Serial Peripheral Interface (SPI)

Summary

Serial Peripheral Interface (SPI, "spy") is a serial, unicast communication protocol based on the master/slave model. It is primarily used for short-range intraboard communication. On EVT, we most often use SPI buses for communication between our microcontrollers (uCs) and onboard peripherals, like temperature sensors or storage devices. One important thing to note is that SPI is not a well-standardized protocol. This means each manufacturer may handle the implementation slightly differently and may refer to the same concepts with different terms. More information about SPI can be found on Wikipedia. 

Electrical Implementation

Each SPI bus can have one master and many slave devices. In most cases, the master will be an STM32 uC, and the slaves will be peripherals. There are four wires that connect each slave device to the master, Serial Clock (SCK), Master-In Slave-Out (MISO), Master-Out Slave-In (MOSI), and Chip Select (CS). For SPI to work properly, the master and all slaves will also need to be connected to the same Ground (GND). SCK is used to help devices properly interpret data sent on the bus. MISO is used to send data from the slave to the master, and MOSI is used to send data from the master to the slave. CS is used to identify which slave the master is communicating with. While all the other connections are shared with the other slaves, each slave gets its own CS connection directly to the master. None of these wires should need pull-up or -down resistors for simple debugging setups.

All SPI communication is is handled with transactions.
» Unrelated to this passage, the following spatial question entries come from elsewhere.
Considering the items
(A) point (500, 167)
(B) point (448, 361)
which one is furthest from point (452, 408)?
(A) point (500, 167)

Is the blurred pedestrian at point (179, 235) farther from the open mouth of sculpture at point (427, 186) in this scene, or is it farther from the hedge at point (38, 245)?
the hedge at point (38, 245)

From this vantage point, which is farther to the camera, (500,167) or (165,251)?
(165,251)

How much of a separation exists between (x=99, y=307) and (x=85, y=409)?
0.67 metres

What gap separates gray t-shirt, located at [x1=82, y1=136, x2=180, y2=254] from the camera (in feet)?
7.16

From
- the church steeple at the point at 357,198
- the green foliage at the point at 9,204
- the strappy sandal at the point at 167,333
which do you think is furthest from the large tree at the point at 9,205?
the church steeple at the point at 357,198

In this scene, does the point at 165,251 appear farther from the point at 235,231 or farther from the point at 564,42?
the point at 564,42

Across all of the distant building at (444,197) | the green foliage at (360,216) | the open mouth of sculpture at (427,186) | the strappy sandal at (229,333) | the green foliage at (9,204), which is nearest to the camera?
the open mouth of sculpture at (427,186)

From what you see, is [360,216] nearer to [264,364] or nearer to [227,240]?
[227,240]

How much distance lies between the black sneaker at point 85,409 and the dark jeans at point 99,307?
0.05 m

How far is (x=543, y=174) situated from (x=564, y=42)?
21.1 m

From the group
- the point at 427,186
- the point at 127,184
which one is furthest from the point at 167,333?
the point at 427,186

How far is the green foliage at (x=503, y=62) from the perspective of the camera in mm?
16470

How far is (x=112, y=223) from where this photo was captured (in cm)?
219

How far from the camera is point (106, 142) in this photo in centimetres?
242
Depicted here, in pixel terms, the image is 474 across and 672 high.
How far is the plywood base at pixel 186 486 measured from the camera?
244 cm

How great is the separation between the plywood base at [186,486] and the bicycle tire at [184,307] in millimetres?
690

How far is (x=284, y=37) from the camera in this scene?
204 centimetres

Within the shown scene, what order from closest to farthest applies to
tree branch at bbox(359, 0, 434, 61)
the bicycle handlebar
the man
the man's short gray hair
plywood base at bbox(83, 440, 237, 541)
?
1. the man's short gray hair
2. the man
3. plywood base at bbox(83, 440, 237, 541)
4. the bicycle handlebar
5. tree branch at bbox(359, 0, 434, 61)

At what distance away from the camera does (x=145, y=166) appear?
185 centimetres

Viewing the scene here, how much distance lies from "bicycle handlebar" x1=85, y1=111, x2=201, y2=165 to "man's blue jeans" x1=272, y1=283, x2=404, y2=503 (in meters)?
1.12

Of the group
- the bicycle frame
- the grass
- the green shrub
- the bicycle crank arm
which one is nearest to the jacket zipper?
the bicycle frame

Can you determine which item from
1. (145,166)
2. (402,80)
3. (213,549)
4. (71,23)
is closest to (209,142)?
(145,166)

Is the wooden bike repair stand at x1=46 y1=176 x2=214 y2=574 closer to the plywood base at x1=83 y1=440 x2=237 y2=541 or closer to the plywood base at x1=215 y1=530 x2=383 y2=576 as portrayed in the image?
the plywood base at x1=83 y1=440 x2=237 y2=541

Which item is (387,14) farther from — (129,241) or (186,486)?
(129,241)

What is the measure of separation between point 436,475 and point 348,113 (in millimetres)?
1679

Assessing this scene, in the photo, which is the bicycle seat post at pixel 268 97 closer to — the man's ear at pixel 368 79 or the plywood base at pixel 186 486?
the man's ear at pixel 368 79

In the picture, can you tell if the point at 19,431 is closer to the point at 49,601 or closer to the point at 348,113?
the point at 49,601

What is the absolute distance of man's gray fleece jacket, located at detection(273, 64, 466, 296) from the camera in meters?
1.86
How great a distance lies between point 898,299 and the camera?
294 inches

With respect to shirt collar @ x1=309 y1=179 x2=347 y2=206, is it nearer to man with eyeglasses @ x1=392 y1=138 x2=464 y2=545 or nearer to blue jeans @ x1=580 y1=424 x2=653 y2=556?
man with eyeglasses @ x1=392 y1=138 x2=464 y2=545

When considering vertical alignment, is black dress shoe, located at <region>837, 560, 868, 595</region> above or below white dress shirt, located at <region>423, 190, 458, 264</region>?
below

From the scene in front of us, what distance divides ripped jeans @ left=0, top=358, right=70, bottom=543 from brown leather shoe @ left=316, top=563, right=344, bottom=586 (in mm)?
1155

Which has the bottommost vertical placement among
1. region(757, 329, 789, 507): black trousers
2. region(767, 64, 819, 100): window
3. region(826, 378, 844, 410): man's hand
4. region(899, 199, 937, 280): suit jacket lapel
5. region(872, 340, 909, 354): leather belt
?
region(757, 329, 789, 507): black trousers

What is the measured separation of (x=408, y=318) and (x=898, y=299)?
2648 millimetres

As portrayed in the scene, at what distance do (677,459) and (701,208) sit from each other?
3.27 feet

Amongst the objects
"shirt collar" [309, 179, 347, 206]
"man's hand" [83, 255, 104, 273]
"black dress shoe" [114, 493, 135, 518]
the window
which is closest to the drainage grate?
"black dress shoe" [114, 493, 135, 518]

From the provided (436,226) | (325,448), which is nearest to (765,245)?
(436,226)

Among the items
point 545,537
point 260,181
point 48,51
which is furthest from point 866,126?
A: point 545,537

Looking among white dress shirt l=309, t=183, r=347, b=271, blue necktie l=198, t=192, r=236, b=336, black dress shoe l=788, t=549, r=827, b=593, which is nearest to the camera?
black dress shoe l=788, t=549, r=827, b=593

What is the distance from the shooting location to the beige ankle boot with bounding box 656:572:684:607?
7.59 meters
All transactions are initiated by the master device, which starts each one by toggling the CS wire of the slave device that it wants to communicate with. This causes that slave to become active and begin reading SCK. When the master begins sending a clock signal on SCK, the slave simultaneously reads data off MOSI and sends data on MISO. Not all devices take advantage of this simultaneous send and receive functionality, but some do.

Key Datasheet Information

When reading a datasheet for a SPI device, there are a number of important things you need to find. First, you'll need to find all the configuration parameters to set up the SPI bus. Start by finding the max transmission speed that the device is capable of. Then, you should identify the SPI mode that the device operates in, which is made up of Clock Phase (CPHA) and Clock Polarity (CPOL). This is usually the most difficult thing to identify in the datasheet, but if you're unsure, you can always just guess and check. The last configuration parameter to identify is the bit order, either most significant or least significant first. You can try looking for these parameters stated somewhere explicitly, but if that doesn't work, most datasheets have timing diagrams that implicitly provide this information.

Once you have the SPI bus configured, you'll also need to find register addresses for the data you're interested in. Most of the time, the devices will have more data than we need, so you won't need all of the registers. Make sure you understand the end goal of the driver you're working on, so you get the data you need without pulling everything.